In any given field, the top 10% of performers produce more than 50% of the big breakthroughs. What is the key to these superstars’ success? Fortunately for most of us, the answer is not raw talent or even expertise. The truth is, these top performers produce as many bad ideas as everyone else—but, crucially, they learn from their failures and continue to innovate. Iteration has been shown to improve performance across a range of fields. You’ll hear this right from the source, too—Jeff Bezos, Mark Zuckerberg, Arianna Huffington, and other entrepreneurs have said publicly that their platforms achieved success through experimentation.
But experimentation happens behind the scenes. Null results are almost never published, and failures are rarely publicized. When all you see is the end result of innovation, it can seem straightforward. Nevertheless, while successes are what made these innovators famous, failures are what got them there. At ideas42, we’re acutely aware of the importance of failure—it’s a great way to design effective solutions that work for real people.
For example, we’ve been working with IntraHealth International and the Senegalese Ministry of Health and Social Action since 2014 to support reproductive health in Senegal, and we’ve faced many challenges in designing a solution that has the potential to increase use of family planning services across an entire nation. In Senegal, more than 22% of postpartum women wish to delay their next pregnancy by at least two years yet are not using a modern method of family planning. Integrating family planning services with child immunization service shows potential as a high impact practice, particularly in countries like Senegal where nearly all women bring their children to a health facility for at least one vaccination. Knowing this, we set out to optimize the integration of these two services to create an enabling environment for new mothers to make key decisions about their family’s health—including if, when and how they might delay their next pregnancy.
After a few rounds of design iteration and user testing, we ended up with a two-part intervention design.
First, a referral card given to each client during routine immunization visits prompts clients to plan a time to talk with a health worker about family planning. These small referral cards include images of immunization, breastfeeding, and birth spacing conversations. Corresponding job aids provide health workers with simple, actionable key messages about each of these topics. This reframes the purpose of the visit as a ‘family health’ visit—not just immunization.

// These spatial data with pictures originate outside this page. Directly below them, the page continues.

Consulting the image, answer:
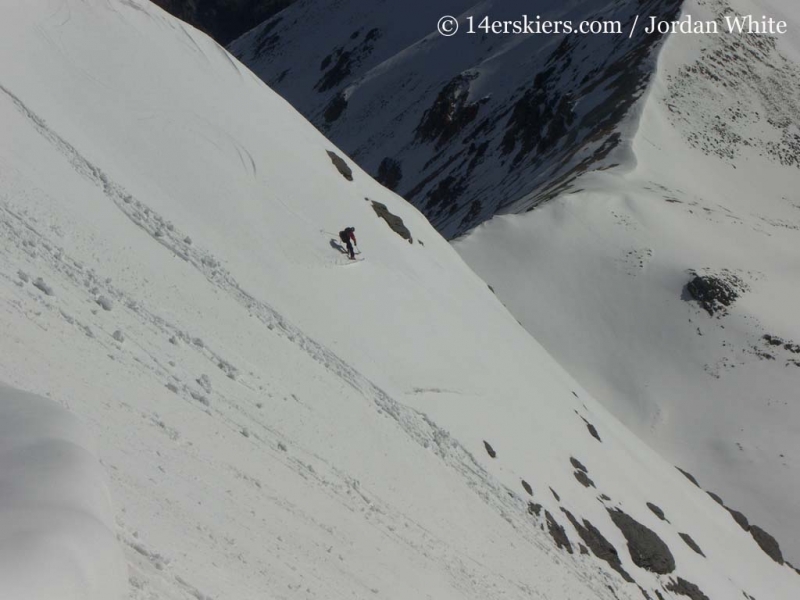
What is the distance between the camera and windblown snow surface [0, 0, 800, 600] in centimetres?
1112

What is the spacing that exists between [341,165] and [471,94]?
48314mm

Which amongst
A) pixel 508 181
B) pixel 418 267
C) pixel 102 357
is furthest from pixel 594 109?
pixel 102 357

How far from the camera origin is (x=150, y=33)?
25.5 m

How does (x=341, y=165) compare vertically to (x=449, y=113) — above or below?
below

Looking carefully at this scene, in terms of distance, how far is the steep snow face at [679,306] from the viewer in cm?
3400

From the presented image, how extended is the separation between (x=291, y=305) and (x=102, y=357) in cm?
679

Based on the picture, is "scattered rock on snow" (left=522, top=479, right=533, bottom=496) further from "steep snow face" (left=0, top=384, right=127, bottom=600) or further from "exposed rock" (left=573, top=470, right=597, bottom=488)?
"steep snow face" (left=0, top=384, right=127, bottom=600)

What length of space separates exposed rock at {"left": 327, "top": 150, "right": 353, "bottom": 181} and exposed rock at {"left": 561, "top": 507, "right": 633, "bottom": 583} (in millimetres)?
12783

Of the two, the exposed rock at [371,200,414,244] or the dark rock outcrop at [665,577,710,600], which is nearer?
the dark rock outcrop at [665,577,710,600]

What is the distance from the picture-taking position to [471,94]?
72.9 m

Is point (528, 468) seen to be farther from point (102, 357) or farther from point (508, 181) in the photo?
point (508, 181)

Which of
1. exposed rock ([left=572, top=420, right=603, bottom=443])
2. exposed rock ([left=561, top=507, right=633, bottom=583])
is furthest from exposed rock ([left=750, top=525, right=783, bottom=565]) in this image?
exposed rock ([left=561, top=507, right=633, bottom=583])

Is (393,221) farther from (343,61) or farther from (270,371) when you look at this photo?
(343,61)

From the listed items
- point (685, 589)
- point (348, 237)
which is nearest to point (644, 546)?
point (685, 589)
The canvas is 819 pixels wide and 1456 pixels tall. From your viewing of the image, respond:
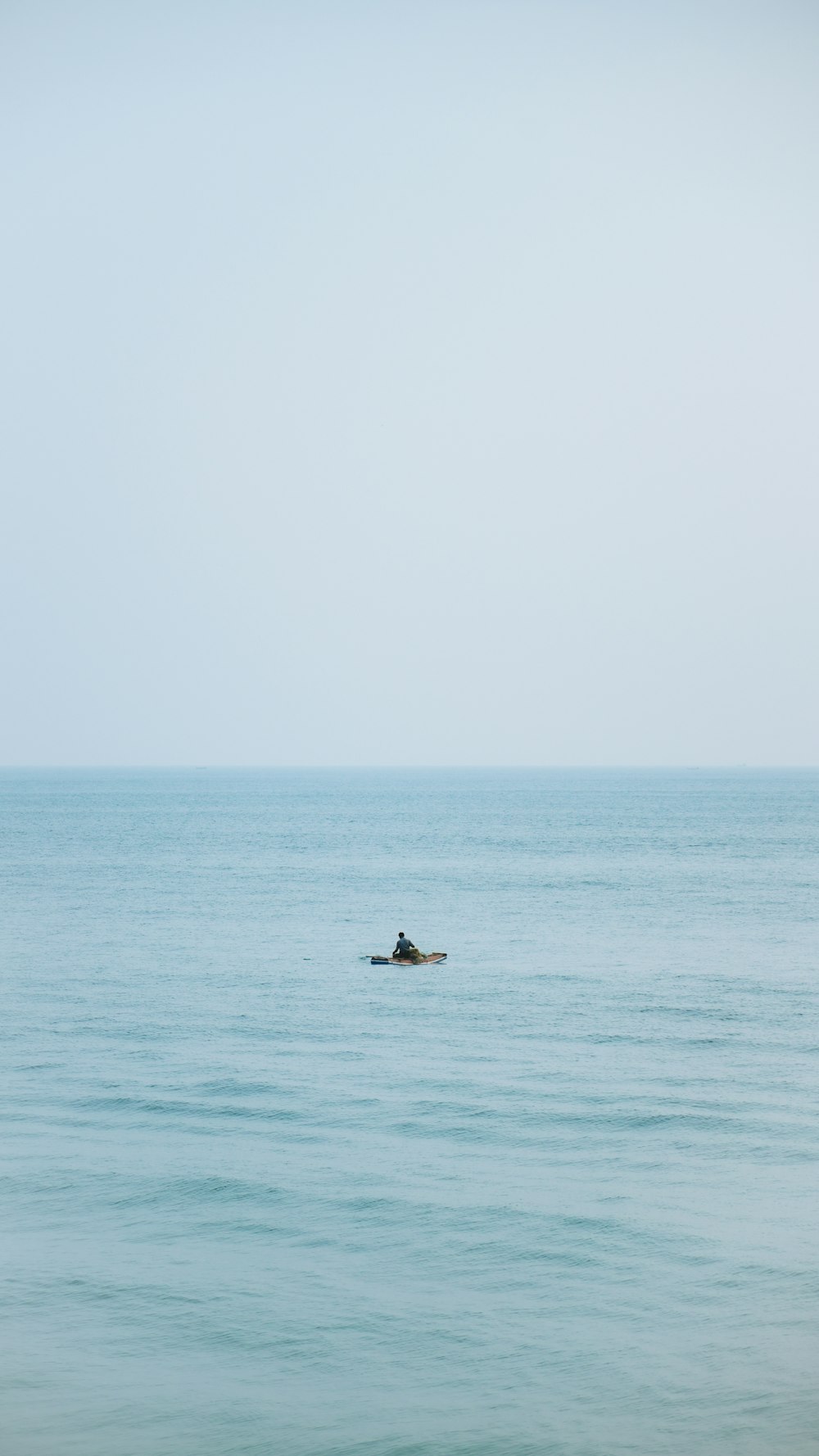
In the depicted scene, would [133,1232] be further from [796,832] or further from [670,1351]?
[796,832]

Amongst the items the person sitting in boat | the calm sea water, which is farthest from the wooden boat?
the calm sea water

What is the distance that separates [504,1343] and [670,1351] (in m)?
2.19

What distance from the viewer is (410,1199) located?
2098 cm

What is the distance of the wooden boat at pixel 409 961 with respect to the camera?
4469 cm

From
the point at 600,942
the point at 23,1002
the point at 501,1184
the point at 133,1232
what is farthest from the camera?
the point at 600,942

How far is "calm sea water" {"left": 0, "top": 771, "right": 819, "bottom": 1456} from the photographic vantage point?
14.9m

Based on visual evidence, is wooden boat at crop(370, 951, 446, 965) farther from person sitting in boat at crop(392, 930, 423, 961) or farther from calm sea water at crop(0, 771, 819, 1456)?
calm sea water at crop(0, 771, 819, 1456)

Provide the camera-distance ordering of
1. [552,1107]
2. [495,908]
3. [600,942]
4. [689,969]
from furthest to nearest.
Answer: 1. [495,908]
2. [600,942]
3. [689,969]
4. [552,1107]

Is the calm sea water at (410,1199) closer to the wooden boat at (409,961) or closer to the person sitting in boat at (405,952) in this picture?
the wooden boat at (409,961)

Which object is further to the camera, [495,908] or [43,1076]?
[495,908]

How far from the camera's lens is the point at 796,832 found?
12369cm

Second, women can enroll to receive regular recordings on their phones, delivered just before scheduled immunization visits. These message take the form of a serial drama with stories that correct misperceptions about family planning, provide rules of thumb about when family planning use is appropriate, and offer clear and actionable steps for women who want to take up family planning. In addition, health workers receive weekly interactive voice messages that remind them how to address clients’ concerns about a variety of health topics. These interventions provide a clear channel for health workers to provide guidance about family planning to postpartum women and to help these women follow through on their intentions.

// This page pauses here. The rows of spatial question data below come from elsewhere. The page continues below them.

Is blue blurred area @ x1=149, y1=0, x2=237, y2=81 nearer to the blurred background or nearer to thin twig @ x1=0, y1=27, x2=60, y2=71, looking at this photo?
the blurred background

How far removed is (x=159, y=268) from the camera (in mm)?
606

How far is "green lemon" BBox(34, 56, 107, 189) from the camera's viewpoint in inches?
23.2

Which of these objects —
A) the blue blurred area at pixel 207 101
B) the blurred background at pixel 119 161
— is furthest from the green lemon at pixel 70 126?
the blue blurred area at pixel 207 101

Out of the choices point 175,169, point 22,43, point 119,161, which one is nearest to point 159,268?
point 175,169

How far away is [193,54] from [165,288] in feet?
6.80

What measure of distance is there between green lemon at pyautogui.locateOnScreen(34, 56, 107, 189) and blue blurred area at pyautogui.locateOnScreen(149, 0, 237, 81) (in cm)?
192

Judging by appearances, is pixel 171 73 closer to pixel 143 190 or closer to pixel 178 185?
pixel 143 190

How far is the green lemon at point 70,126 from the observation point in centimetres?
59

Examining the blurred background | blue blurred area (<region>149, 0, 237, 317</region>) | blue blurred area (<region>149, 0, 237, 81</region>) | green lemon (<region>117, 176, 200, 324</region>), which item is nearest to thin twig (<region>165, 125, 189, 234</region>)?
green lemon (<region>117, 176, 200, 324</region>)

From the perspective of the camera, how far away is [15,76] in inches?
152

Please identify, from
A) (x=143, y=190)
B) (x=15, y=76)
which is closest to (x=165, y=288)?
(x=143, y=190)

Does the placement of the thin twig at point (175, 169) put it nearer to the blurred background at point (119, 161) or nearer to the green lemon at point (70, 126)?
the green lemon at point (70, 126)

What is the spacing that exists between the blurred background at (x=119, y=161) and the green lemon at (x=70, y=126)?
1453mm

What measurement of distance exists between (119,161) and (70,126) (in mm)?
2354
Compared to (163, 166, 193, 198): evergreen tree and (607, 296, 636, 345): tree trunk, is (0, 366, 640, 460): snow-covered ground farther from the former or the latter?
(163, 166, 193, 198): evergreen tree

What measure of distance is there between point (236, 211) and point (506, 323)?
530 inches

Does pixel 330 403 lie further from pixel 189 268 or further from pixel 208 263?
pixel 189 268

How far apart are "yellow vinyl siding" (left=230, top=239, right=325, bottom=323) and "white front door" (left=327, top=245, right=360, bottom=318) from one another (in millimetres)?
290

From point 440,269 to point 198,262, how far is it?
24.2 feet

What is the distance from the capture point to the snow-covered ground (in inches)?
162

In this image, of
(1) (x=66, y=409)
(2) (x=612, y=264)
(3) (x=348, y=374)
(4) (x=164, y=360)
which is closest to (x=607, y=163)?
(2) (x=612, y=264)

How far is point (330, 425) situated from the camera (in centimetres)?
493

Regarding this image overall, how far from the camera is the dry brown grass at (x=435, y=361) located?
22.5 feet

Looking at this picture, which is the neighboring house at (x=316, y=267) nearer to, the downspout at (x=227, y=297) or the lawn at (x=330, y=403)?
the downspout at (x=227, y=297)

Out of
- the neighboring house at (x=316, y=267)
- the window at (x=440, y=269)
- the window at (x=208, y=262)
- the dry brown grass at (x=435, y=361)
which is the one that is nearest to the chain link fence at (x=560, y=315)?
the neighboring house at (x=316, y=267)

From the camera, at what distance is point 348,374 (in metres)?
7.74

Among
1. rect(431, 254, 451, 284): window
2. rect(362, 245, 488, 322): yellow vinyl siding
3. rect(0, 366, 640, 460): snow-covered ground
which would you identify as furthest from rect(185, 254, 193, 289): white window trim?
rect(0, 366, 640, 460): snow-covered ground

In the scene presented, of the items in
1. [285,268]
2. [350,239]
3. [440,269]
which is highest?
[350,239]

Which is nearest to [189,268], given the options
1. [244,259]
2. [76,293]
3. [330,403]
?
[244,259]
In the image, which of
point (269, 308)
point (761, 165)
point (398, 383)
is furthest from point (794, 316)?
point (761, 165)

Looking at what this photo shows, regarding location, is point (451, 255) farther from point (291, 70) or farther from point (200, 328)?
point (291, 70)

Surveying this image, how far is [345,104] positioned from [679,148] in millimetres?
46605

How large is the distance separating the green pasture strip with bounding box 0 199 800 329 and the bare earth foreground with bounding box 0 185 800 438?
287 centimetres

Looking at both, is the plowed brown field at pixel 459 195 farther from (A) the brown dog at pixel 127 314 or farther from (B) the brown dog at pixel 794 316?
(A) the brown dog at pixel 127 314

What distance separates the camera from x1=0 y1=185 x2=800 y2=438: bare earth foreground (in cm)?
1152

It’s an innovative solution that addresses all of the behavioral bottlenecks we identified with our partners after talking to many women on the ground in Senegal. But that isn’t where we started. Our first iteration was a series of activities to include in family planning causeries—informal talks held in the waiting areas of health facilities across the country—which included a curriculum of key messages to address misperceptions about family planning. Our second design was an extensive postpartum health checklist that would prompt health workers to discuss several important health issues with clients during each immunization visit. We were enthusiastic about the potential of these ideas—and then we ran our first experiment.

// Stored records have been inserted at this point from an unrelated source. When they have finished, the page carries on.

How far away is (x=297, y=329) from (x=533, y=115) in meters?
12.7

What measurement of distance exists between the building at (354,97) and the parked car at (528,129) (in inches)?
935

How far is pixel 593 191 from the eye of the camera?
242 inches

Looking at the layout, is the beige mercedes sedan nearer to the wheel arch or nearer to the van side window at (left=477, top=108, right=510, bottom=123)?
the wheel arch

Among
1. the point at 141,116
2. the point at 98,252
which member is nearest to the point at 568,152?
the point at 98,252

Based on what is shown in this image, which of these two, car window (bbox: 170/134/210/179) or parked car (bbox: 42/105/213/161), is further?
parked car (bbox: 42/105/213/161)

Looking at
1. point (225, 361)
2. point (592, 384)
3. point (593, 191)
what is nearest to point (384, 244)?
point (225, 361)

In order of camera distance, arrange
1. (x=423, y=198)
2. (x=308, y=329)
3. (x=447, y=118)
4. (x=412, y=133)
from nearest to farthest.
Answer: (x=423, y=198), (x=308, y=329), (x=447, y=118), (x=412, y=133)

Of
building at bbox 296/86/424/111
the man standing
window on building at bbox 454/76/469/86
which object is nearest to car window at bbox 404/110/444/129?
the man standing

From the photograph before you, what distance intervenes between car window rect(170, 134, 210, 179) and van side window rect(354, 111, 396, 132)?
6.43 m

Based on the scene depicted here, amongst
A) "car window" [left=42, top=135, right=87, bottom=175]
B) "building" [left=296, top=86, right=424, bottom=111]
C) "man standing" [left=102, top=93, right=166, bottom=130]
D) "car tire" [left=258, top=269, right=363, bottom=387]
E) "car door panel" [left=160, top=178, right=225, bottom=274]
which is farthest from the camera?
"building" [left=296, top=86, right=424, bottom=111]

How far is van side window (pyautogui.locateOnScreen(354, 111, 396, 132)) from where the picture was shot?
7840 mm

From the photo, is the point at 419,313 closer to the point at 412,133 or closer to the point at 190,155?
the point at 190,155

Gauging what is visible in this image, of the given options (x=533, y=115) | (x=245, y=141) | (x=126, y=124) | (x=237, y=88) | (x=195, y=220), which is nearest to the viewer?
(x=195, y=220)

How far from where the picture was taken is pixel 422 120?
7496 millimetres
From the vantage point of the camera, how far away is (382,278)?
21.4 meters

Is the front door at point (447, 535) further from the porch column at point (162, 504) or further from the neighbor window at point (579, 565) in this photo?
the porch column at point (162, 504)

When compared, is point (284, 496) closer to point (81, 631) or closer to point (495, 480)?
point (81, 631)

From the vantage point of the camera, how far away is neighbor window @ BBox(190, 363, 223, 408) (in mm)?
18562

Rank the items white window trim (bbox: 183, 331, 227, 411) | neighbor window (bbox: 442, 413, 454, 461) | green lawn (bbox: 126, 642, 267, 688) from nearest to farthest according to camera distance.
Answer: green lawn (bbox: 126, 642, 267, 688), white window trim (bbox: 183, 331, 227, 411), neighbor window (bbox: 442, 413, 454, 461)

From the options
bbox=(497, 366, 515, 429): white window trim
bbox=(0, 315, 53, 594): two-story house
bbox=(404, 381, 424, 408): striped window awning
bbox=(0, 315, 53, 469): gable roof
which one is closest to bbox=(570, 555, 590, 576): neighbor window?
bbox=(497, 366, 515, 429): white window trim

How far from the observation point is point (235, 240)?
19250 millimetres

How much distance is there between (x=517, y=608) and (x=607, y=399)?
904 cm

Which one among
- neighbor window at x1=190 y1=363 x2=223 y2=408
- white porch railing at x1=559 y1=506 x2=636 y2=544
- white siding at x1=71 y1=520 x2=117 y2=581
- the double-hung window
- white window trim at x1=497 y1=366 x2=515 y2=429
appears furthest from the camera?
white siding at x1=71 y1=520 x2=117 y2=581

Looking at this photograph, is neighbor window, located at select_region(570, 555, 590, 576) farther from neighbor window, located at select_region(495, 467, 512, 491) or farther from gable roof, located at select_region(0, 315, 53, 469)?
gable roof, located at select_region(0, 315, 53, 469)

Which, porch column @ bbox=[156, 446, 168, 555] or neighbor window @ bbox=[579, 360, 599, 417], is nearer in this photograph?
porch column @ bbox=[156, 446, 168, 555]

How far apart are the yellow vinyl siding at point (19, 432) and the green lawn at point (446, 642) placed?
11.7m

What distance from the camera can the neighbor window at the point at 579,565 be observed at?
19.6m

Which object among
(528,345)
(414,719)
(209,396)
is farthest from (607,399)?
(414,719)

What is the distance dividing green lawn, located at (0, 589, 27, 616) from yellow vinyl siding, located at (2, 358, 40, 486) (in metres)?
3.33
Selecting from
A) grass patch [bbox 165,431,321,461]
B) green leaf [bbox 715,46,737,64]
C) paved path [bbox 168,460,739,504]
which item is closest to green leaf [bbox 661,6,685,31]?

We user-tested our two design ideas with postpartum women and health workers, and as was expected, both design ideas included successful components, but both had failures as well. While both clients and health workers liked the clear, actionable messages about family planning, the very busy and public environment of a causerie was not the best context in which to provide complex, important information to women. Plus, causeries were not a reliable way to reach people—we learned that some health facilities hold regular causeries, while others hold them irregularly or not at all. In the absence of these causeries, women face no clear moment of choice during which they must decide whether to take up family planning. And while health workers liked the comprehensive postpartum checklist and the discussions it prompted, they found the checklist too long and rather cumbersome to use.
With this project—like many others!—not all of our ideas worked. But with each ‘failed’ design idea, we kept the best parts and reworked the rest. We used data—feedback from women and health workers—to learn from each attempt. Iteration brought us new ways of addressing the key behavioral bottlenecks that prevent women who want to delay pregnancy from accessing family planning services. We conducted a pilot test in October 2017 to ensure that our design was feasible and acceptable to both clients and health workers, which it was on both counts, and we are about to launch a randomized controlled trial to assess the impact of the design on family planning and immunization rates.
This process was not unusual at all. The Wright brothers crashed the first airplane they tried to fly. It took Thomas Edison over 1,000 attempts to invent the first commercial lightbulb. As Edison pointed out, ‘failed’ experiments are not truly failures, rather, they are opportunities to collect data, learn, and improve until an idea finally works. These failures are a small price to pay if it means that we can find a way to positively impact the lives of women and their families.